SZ-Redakteurin Nicole Bastong philosophiert über das (Kalender-)Jahr.

Nein, weder Faulheit noch Nachlässigkeit sind der Grund, warum an der Wand unserer Redaktionsstube noch der Kalender von 2014 hängt. Auch wenn Besucher dies hin und wieder unterstellen. Es ist mehr eine philosophische Frage. Wann beginnt ein Jahr? Wann endet es? Wie lange kann man in diesem Schwebezustand "zwischen den Jahren" verharren? Fragen, die ebenso ungeklärt sind, wie die, wie lange man sich gegenseitig ein gutes neues Jahr wünschen muss. Muss man sich mit dem Jahreswechsel an Silvester auch zum Kalenderwechsel verpflichtet fühlen? Fällt doch in anderen Kulturen der Jahresanfang ganz logisch mit dem Frühlingsbeginn zusammen. Dann ist auch das Gemüt bereit für einen Neuanfang.

Das muss sich auch der Hersteller unseres Kalenders gedacht haben: Mancher braucht eben ein bisschen länger, um im Jahr anzukommen. Das aktuelle Exemplar reicht von Dezember 2013 bis Februar 2015. Ungemein praktisch dabei ist, dass er sogar bis zum 28. März verwendet werden kann, weil 2015 kein Schaltjahr ist. Man kann doch schließlich nicht die ganze Kalenderzeit ungenutzt von der Wand reißen!

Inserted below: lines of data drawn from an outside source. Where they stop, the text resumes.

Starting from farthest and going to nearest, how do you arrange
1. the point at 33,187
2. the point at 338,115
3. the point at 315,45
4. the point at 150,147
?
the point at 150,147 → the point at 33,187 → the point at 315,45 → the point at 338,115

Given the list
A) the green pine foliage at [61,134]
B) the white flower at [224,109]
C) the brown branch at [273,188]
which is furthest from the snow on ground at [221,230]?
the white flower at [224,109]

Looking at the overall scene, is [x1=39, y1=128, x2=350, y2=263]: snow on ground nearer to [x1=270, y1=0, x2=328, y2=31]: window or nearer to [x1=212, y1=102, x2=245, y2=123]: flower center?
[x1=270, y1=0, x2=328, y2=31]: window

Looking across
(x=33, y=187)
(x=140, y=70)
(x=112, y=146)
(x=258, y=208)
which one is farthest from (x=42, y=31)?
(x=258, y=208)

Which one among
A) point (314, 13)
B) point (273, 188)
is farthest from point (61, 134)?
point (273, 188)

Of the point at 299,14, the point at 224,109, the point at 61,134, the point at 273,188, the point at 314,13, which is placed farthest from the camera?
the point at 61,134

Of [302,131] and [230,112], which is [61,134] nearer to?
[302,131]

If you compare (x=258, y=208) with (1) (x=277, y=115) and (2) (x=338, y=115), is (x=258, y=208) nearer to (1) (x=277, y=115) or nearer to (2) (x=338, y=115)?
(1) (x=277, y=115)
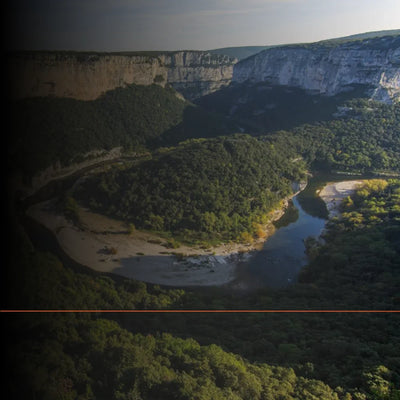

Doch einmal muss es doch sein, ungefähr zu den Iden des März: Das alljährliche Schauspiel, bei dem zwei ungelenke Redakteure auf ihre Schreibtische krabbeln, um, unter größter Verletzungsgefahr, zwei Quadratmeter Pappe mit "Reißbrettstiftchen" schief an die Wand zu nageln. Dann möchte man das Fenster aufreißen und es laut in die Welt hinausschreien: "Es ist Frühling!"